January 28, 2021

Interview with Barbara Wilks Featured on Madame Architect

W’s principal, Barbara Wilks, was interviewed on Madame Architect and it is featured today! You can read the entire interview – which includes the story of how Barbara got started in the field, how her interests evolved to landscape architecture, the beginnings of the firms she started, challenges faced, where the firm is today, and her current interests here.

Here are some excerpts from Julia’s interaction with Barbara:

Julia: Take me through your years with W, and the significant moments throughout. 

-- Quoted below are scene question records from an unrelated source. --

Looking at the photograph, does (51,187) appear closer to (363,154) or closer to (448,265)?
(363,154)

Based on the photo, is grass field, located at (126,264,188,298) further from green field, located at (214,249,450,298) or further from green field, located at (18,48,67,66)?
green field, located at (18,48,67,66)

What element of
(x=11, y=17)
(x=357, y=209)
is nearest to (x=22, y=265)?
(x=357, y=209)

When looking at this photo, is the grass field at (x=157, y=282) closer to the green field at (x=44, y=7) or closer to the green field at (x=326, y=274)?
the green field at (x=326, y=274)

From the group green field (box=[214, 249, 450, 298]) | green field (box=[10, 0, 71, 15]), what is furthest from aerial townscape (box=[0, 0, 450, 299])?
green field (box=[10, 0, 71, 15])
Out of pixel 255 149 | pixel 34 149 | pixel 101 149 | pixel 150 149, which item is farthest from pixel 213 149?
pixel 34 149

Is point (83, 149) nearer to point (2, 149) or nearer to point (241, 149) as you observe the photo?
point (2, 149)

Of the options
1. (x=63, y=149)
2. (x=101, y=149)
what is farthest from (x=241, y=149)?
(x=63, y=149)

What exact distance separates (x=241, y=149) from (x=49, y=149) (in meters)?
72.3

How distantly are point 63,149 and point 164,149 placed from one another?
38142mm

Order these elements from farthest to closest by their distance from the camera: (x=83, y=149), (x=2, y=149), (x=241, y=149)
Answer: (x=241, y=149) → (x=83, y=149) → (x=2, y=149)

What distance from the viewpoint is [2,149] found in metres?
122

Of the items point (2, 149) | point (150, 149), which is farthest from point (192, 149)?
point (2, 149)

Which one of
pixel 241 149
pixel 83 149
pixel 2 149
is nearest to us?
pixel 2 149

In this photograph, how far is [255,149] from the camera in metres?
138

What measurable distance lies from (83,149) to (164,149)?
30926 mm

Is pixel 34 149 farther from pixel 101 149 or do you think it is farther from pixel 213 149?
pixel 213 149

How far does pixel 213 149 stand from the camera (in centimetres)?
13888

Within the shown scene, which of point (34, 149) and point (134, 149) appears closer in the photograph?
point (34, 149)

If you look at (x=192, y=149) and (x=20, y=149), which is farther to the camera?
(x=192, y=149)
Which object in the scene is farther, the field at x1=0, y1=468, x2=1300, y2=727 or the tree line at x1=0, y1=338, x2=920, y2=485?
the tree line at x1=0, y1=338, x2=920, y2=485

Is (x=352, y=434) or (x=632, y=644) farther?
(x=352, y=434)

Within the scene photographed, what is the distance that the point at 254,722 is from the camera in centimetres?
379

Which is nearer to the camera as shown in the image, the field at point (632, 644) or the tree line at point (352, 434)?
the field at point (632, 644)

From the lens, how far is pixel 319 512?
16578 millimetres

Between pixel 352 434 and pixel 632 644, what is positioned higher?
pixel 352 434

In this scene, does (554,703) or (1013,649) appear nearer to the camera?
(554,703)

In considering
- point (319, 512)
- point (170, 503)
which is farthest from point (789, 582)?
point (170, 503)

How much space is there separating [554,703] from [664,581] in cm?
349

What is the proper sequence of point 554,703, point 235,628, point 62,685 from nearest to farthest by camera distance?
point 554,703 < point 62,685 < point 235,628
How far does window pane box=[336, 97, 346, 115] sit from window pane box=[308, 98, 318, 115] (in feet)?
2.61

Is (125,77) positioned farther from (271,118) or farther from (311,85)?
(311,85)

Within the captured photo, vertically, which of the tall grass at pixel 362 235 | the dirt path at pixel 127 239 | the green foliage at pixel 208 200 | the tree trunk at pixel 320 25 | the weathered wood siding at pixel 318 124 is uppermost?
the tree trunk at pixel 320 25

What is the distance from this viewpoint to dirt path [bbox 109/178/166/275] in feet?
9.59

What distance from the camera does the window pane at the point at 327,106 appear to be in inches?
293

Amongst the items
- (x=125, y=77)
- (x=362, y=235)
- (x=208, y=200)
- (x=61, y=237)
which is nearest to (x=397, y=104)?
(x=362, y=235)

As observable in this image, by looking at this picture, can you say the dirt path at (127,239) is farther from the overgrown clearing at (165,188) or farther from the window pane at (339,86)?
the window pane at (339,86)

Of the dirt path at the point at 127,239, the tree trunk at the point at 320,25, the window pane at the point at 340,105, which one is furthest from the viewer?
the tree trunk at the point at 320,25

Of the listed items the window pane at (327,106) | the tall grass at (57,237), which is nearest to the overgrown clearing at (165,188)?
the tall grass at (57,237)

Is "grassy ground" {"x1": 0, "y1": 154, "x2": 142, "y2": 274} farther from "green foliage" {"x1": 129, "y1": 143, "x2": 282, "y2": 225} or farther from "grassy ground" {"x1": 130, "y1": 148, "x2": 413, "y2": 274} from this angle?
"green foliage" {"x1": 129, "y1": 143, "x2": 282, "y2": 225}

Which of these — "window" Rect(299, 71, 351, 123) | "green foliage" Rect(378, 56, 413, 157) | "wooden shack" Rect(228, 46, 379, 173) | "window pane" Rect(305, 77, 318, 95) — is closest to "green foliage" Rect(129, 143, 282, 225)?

Barbara: Well before W started, I already had a lot of experience – twenty years’ worth of experience, in architecture. So coming up to New York, even though we were a brand new firm, I was used to running large projects and large teams. I started the firm  with a large project in Baltimore, Tide Point, which was part of my negotiation in leaving my first firm. That was a waterfront project, the old Procter & Gamble site that had been vacant for five years, so we started with that. At that point, Enrique Norten had also come up to New York, and he became a partner of mine then. We worked on that project together. I learned a lot from Enrique.

As we started these landscape projects, I had a predilection for working on renovated buildings in the past, deciding what to edit and keep, and I was very interested thinking about sites this way and in bringing in natural forces. As an architect, you develop a strong understanding of what people need – you interview them, you understand their needs for movement, gathering, rhythm, and you choreograph around that. And then with landscape, I’d try to incorporate other forces as well that they can notice and focus on, and for me that became water. We worked on a lot of waterfronts. So in the first part of my career as a landscape architect, Tide Point and the West Harlem Piers Park were significant, and then The Edge and a series of other waterfronts where we designed all kinds of ways for people to interact with and experience the water, all which were very rewarding.

Julia: Where are you in your career today?

Barbara: What I’m interested in now is giving more agency to nature. Landscapes are dynamic and always changing, and most of the things we design are static, and will have to be replaced. What we design nowadays is not meant to regenerate itself. I’m interested in regenerative landscapes, landscapes where we let nature have some agency – we need to let the systems work, the soils develop, the trees seed themselves and grow, the animals help with that, and for us to find our part in that.